9. Sattva attaches to happiness, Rajas to ac­tion, O Bhārata, while Tamas, enshrouding wisdom, attaches, on the contrary, to heedlessness.

Shankara's commentary:

Tamas, by its very nature as a veil, covers the judgment caused by Sattva and attaches one to heedlessness, i. e., to the non-performance of necessary duties.

The mutual action of the Guṇas.

When do the Guṇas produce the effects described above?

 —The answer follows:

10. Sattva arises, O Bhārata, predominating over Rajas and Tamas; and Rajas, over Sattva and Tamas; so Tamas, over Sattva and Rajas.

Shankara's commentary:

When Sattva increases, predominating over both Rajas and Tamas, then, asserting itself, Sattva produces its own effect, knowledge and happiness.

Similarly, when the guṇa of Rajas increases, predominating over both Sattva and Tamas, then it gives rise to its own effect, i.e., action such as husbandry.

Similarly, when the guṇa called Tamas increases, predominating over both Sattva and Rajas, then it produces its own effects, the covering of wisdom, etc.

How to know when a particular guṇa is predominant.

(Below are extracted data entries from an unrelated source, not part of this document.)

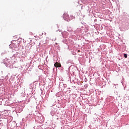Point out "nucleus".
<instances>
[{
  "label": "nucleus",
  "mask_w": 129,
  "mask_h": 129,
  "mask_svg": "<svg viewBox=\"0 0 129 129\" xmlns=\"http://www.w3.org/2000/svg\"><path fill=\"white\" fill-rule=\"evenodd\" d=\"M68 18H69V15H68L67 13H64L63 14V18L64 19V20H67Z\"/></svg>",
  "instance_id": "f03ea898"
},
{
  "label": "nucleus",
  "mask_w": 129,
  "mask_h": 129,
  "mask_svg": "<svg viewBox=\"0 0 129 129\" xmlns=\"http://www.w3.org/2000/svg\"><path fill=\"white\" fill-rule=\"evenodd\" d=\"M54 67H56V68H58L59 67H61V63L58 62H56L54 64Z\"/></svg>",
  "instance_id": "f257e3e1"
},
{
  "label": "nucleus",
  "mask_w": 129,
  "mask_h": 129,
  "mask_svg": "<svg viewBox=\"0 0 129 129\" xmlns=\"http://www.w3.org/2000/svg\"><path fill=\"white\" fill-rule=\"evenodd\" d=\"M42 43H43V41H41L40 42V44Z\"/></svg>",
  "instance_id": "20e7f679"
},
{
  "label": "nucleus",
  "mask_w": 129,
  "mask_h": 129,
  "mask_svg": "<svg viewBox=\"0 0 129 129\" xmlns=\"http://www.w3.org/2000/svg\"><path fill=\"white\" fill-rule=\"evenodd\" d=\"M123 56H124V58H127V54L125 53L123 54Z\"/></svg>",
  "instance_id": "7ed1b4c3"
}]
</instances>
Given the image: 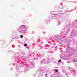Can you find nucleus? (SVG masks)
I'll return each mask as SVG.
<instances>
[{"instance_id": "obj_1", "label": "nucleus", "mask_w": 77, "mask_h": 77, "mask_svg": "<svg viewBox=\"0 0 77 77\" xmlns=\"http://www.w3.org/2000/svg\"><path fill=\"white\" fill-rule=\"evenodd\" d=\"M29 28V27L28 26L26 25H22L18 27L17 30L20 33H23L27 32V30Z\"/></svg>"}, {"instance_id": "obj_2", "label": "nucleus", "mask_w": 77, "mask_h": 77, "mask_svg": "<svg viewBox=\"0 0 77 77\" xmlns=\"http://www.w3.org/2000/svg\"><path fill=\"white\" fill-rule=\"evenodd\" d=\"M54 40L57 41L58 42H60V41H62V37H59V35H55L54 38Z\"/></svg>"}, {"instance_id": "obj_3", "label": "nucleus", "mask_w": 77, "mask_h": 77, "mask_svg": "<svg viewBox=\"0 0 77 77\" xmlns=\"http://www.w3.org/2000/svg\"><path fill=\"white\" fill-rule=\"evenodd\" d=\"M50 61L49 60H47L46 61H45V60H42L41 62V64H44V63H46V64H48L49 63H50Z\"/></svg>"}, {"instance_id": "obj_4", "label": "nucleus", "mask_w": 77, "mask_h": 77, "mask_svg": "<svg viewBox=\"0 0 77 77\" xmlns=\"http://www.w3.org/2000/svg\"><path fill=\"white\" fill-rule=\"evenodd\" d=\"M77 50L75 51V50L74 49H73L72 50V51L71 52V54L72 55V54H74L75 53H77L76 51H77Z\"/></svg>"}, {"instance_id": "obj_5", "label": "nucleus", "mask_w": 77, "mask_h": 77, "mask_svg": "<svg viewBox=\"0 0 77 77\" xmlns=\"http://www.w3.org/2000/svg\"><path fill=\"white\" fill-rule=\"evenodd\" d=\"M20 57H17L15 59V60L16 61V62H18V61H19V60H19V58H20Z\"/></svg>"}, {"instance_id": "obj_6", "label": "nucleus", "mask_w": 77, "mask_h": 77, "mask_svg": "<svg viewBox=\"0 0 77 77\" xmlns=\"http://www.w3.org/2000/svg\"><path fill=\"white\" fill-rule=\"evenodd\" d=\"M67 47V50H68V49H69V50H71V48H69V46H68V45H66Z\"/></svg>"}, {"instance_id": "obj_7", "label": "nucleus", "mask_w": 77, "mask_h": 77, "mask_svg": "<svg viewBox=\"0 0 77 77\" xmlns=\"http://www.w3.org/2000/svg\"><path fill=\"white\" fill-rule=\"evenodd\" d=\"M18 38H19V36H17L15 37V38H14V39H18Z\"/></svg>"}, {"instance_id": "obj_8", "label": "nucleus", "mask_w": 77, "mask_h": 77, "mask_svg": "<svg viewBox=\"0 0 77 77\" xmlns=\"http://www.w3.org/2000/svg\"><path fill=\"white\" fill-rule=\"evenodd\" d=\"M41 69H42L41 67H40L39 68H38V71L41 72V71H42V70H41Z\"/></svg>"}, {"instance_id": "obj_9", "label": "nucleus", "mask_w": 77, "mask_h": 77, "mask_svg": "<svg viewBox=\"0 0 77 77\" xmlns=\"http://www.w3.org/2000/svg\"><path fill=\"white\" fill-rule=\"evenodd\" d=\"M43 56H44V55L40 54V56H39V57H43Z\"/></svg>"}, {"instance_id": "obj_10", "label": "nucleus", "mask_w": 77, "mask_h": 77, "mask_svg": "<svg viewBox=\"0 0 77 77\" xmlns=\"http://www.w3.org/2000/svg\"><path fill=\"white\" fill-rule=\"evenodd\" d=\"M45 72H44V70H42V71H41V73L42 74H44V73Z\"/></svg>"}, {"instance_id": "obj_11", "label": "nucleus", "mask_w": 77, "mask_h": 77, "mask_svg": "<svg viewBox=\"0 0 77 77\" xmlns=\"http://www.w3.org/2000/svg\"><path fill=\"white\" fill-rule=\"evenodd\" d=\"M51 14V15H58V14H59V13H58V14Z\"/></svg>"}, {"instance_id": "obj_12", "label": "nucleus", "mask_w": 77, "mask_h": 77, "mask_svg": "<svg viewBox=\"0 0 77 77\" xmlns=\"http://www.w3.org/2000/svg\"><path fill=\"white\" fill-rule=\"evenodd\" d=\"M23 37L24 36H23V35H21L20 36V38H23Z\"/></svg>"}, {"instance_id": "obj_13", "label": "nucleus", "mask_w": 77, "mask_h": 77, "mask_svg": "<svg viewBox=\"0 0 77 77\" xmlns=\"http://www.w3.org/2000/svg\"><path fill=\"white\" fill-rule=\"evenodd\" d=\"M71 73H72V74H74V70H72L71 71Z\"/></svg>"}, {"instance_id": "obj_14", "label": "nucleus", "mask_w": 77, "mask_h": 77, "mask_svg": "<svg viewBox=\"0 0 77 77\" xmlns=\"http://www.w3.org/2000/svg\"><path fill=\"white\" fill-rule=\"evenodd\" d=\"M39 76H42H42H43V75L42 74V73H40V74L39 75Z\"/></svg>"}, {"instance_id": "obj_15", "label": "nucleus", "mask_w": 77, "mask_h": 77, "mask_svg": "<svg viewBox=\"0 0 77 77\" xmlns=\"http://www.w3.org/2000/svg\"><path fill=\"white\" fill-rule=\"evenodd\" d=\"M41 54V53H38V57L40 56V55Z\"/></svg>"}, {"instance_id": "obj_16", "label": "nucleus", "mask_w": 77, "mask_h": 77, "mask_svg": "<svg viewBox=\"0 0 77 77\" xmlns=\"http://www.w3.org/2000/svg\"><path fill=\"white\" fill-rule=\"evenodd\" d=\"M24 45V47H27V44H25Z\"/></svg>"}, {"instance_id": "obj_17", "label": "nucleus", "mask_w": 77, "mask_h": 77, "mask_svg": "<svg viewBox=\"0 0 77 77\" xmlns=\"http://www.w3.org/2000/svg\"><path fill=\"white\" fill-rule=\"evenodd\" d=\"M55 72H58V70H57V69H56L55 70Z\"/></svg>"}, {"instance_id": "obj_18", "label": "nucleus", "mask_w": 77, "mask_h": 77, "mask_svg": "<svg viewBox=\"0 0 77 77\" xmlns=\"http://www.w3.org/2000/svg\"><path fill=\"white\" fill-rule=\"evenodd\" d=\"M68 52H65L64 54H65V55H67V54H68Z\"/></svg>"}, {"instance_id": "obj_19", "label": "nucleus", "mask_w": 77, "mask_h": 77, "mask_svg": "<svg viewBox=\"0 0 77 77\" xmlns=\"http://www.w3.org/2000/svg\"><path fill=\"white\" fill-rule=\"evenodd\" d=\"M58 62H59V63H60V62H61V60H59Z\"/></svg>"}, {"instance_id": "obj_20", "label": "nucleus", "mask_w": 77, "mask_h": 77, "mask_svg": "<svg viewBox=\"0 0 77 77\" xmlns=\"http://www.w3.org/2000/svg\"><path fill=\"white\" fill-rule=\"evenodd\" d=\"M60 21H59L58 22V24H59V25H60Z\"/></svg>"}, {"instance_id": "obj_21", "label": "nucleus", "mask_w": 77, "mask_h": 77, "mask_svg": "<svg viewBox=\"0 0 77 77\" xmlns=\"http://www.w3.org/2000/svg\"><path fill=\"white\" fill-rule=\"evenodd\" d=\"M72 69V68H69V70H70V71H71L72 70H71Z\"/></svg>"}, {"instance_id": "obj_22", "label": "nucleus", "mask_w": 77, "mask_h": 77, "mask_svg": "<svg viewBox=\"0 0 77 77\" xmlns=\"http://www.w3.org/2000/svg\"><path fill=\"white\" fill-rule=\"evenodd\" d=\"M48 46V45H46L45 46V47H47Z\"/></svg>"}, {"instance_id": "obj_23", "label": "nucleus", "mask_w": 77, "mask_h": 77, "mask_svg": "<svg viewBox=\"0 0 77 77\" xmlns=\"http://www.w3.org/2000/svg\"><path fill=\"white\" fill-rule=\"evenodd\" d=\"M73 62H75V60L74 59V60H73Z\"/></svg>"}, {"instance_id": "obj_24", "label": "nucleus", "mask_w": 77, "mask_h": 77, "mask_svg": "<svg viewBox=\"0 0 77 77\" xmlns=\"http://www.w3.org/2000/svg\"><path fill=\"white\" fill-rule=\"evenodd\" d=\"M74 23H75L74 21H73L72 22V24H74Z\"/></svg>"}, {"instance_id": "obj_25", "label": "nucleus", "mask_w": 77, "mask_h": 77, "mask_svg": "<svg viewBox=\"0 0 77 77\" xmlns=\"http://www.w3.org/2000/svg\"><path fill=\"white\" fill-rule=\"evenodd\" d=\"M61 34H63V33H62V32H61Z\"/></svg>"}, {"instance_id": "obj_26", "label": "nucleus", "mask_w": 77, "mask_h": 77, "mask_svg": "<svg viewBox=\"0 0 77 77\" xmlns=\"http://www.w3.org/2000/svg\"><path fill=\"white\" fill-rule=\"evenodd\" d=\"M25 65H26V66H27V64H26Z\"/></svg>"}, {"instance_id": "obj_27", "label": "nucleus", "mask_w": 77, "mask_h": 77, "mask_svg": "<svg viewBox=\"0 0 77 77\" xmlns=\"http://www.w3.org/2000/svg\"><path fill=\"white\" fill-rule=\"evenodd\" d=\"M57 12H61V11H57Z\"/></svg>"}, {"instance_id": "obj_28", "label": "nucleus", "mask_w": 77, "mask_h": 77, "mask_svg": "<svg viewBox=\"0 0 77 77\" xmlns=\"http://www.w3.org/2000/svg\"><path fill=\"white\" fill-rule=\"evenodd\" d=\"M21 57H23V56H21Z\"/></svg>"}, {"instance_id": "obj_29", "label": "nucleus", "mask_w": 77, "mask_h": 77, "mask_svg": "<svg viewBox=\"0 0 77 77\" xmlns=\"http://www.w3.org/2000/svg\"><path fill=\"white\" fill-rule=\"evenodd\" d=\"M68 31H67V33H68Z\"/></svg>"}, {"instance_id": "obj_30", "label": "nucleus", "mask_w": 77, "mask_h": 77, "mask_svg": "<svg viewBox=\"0 0 77 77\" xmlns=\"http://www.w3.org/2000/svg\"><path fill=\"white\" fill-rule=\"evenodd\" d=\"M49 19H50V18H49Z\"/></svg>"}, {"instance_id": "obj_31", "label": "nucleus", "mask_w": 77, "mask_h": 77, "mask_svg": "<svg viewBox=\"0 0 77 77\" xmlns=\"http://www.w3.org/2000/svg\"><path fill=\"white\" fill-rule=\"evenodd\" d=\"M55 11H56V12H57L56 11H54V12H55Z\"/></svg>"}, {"instance_id": "obj_32", "label": "nucleus", "mask_w": 77, "mask_h": 77, "mask_svg": "<svg viewBox=\"0 0 77 77\" xmlns=\"http://www.w3.org/2000/svg\"><path fill=\"white\" fill-rule=\"evenodd\" d=\"M70 27H71V26H70Z\"/></svg>"}]
</instances>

What is the characteristic mark by which to know when a particular guṇa is predominant?

—The answer follows:

11. When at every gate in this body there shoots up wisdom-light, then it may be known that Sattva is predominant.

Shankara's commentary:

All the senses such as hearing are for the Self the gate­ways of perception.

When at all these gates in this body there arises what is called light, illumination (prakāśa),-—i.e. the presence of antaḥ-karaṇa, of buddhi,—then we have what is called knowledge (jñāna).

When the light of know­ledge thus springs up, then, by that mark of knowledge, it may be known that Sattva is predominant.

The characteristic marks of predominant Rajas are these:

12. Greed, activity, the undertaking of works, unrest, desire,—these arise when Rajas is predomi­nant, O lord of the Bhāratas.

Shankara's commentary:

Greed: a desire to appropriate the property of another. ‘Activity', action in general. Unrest: giving vent to joy, attachment Ac. Desire-, thirst after all things in general.

These are the characteristic marks seen when Rajas is predominant.

13. Darkness, heedlessness, inertness, and error, —these arise when Tamas is predominant, O descendant of Kuru.

Shankara's commentary:

Darkness: absence of discrimination. Inertness: Extreme inactivity, the result of darkness. Heedlessness and error are also the effects of darkness.

Life after death as governed by the Guṇas.

Whatever result is obtained after death,—even that is caused by attachment and desire and is all due to the guṇas.

This is taught as follows:

14. If the embodied one meets death when Sattva is predominant, then he attains to the spot­less regions of the knowers of the Highest.

Shankara's commentary:

The embodied one: the Self. The Highest: the Mahat and the like principles (Tattvas).

15. Meeting death in Rajas, he is born among those attached to action; and, dying in Tamas, he is born in the wombs of the irrational.

Shankara's commentary:

If he meets death when Rajas is predominant, he is born among men, who are attached to action. The irrational: cattle and the like.

Here follows a summary of what has been taught in the preceding verses:

16. The fruit of good action, they say, is Sāttvic and pure; while the fruit of Rajas is pain, and ignorance is the fruit of Tamas.

Shankara's commentary:

Good action: Sāttvic action. They: the wise.

Rajas means Rājasic action, as this section treats of actions. The fruit of Rājasic actions is only pain, which is Rājasic; for, the effect should be consonant with the cause.

Tamas means Tāmasic action, a-dharma or sin.

The functions of the Guṇas summed up.

And what arises from the guṇas?

17. From Sattva arises wisdom, and greed from Rajas; heedlessness and error arise from Tamas, and also ignorance.

Shankara's commentary:

From Sattva: When Sattva asserts itself.


18. Those who follow Sattva go upwards; the Rājasic remain in the middle; and the Tāmasic, who follow in the course of the lowest gua, go downwards.

Shankara's commentary:

Those who follow the course of Sattva-guṇa will he born in the region of the Devas or the like.

The Rājasic will dwell among men; The Tāmasic—those who follow the course of Tamas, the lowest guṇa.—will go down, i.e., they will be born in the wombs of cattle and the like creatures.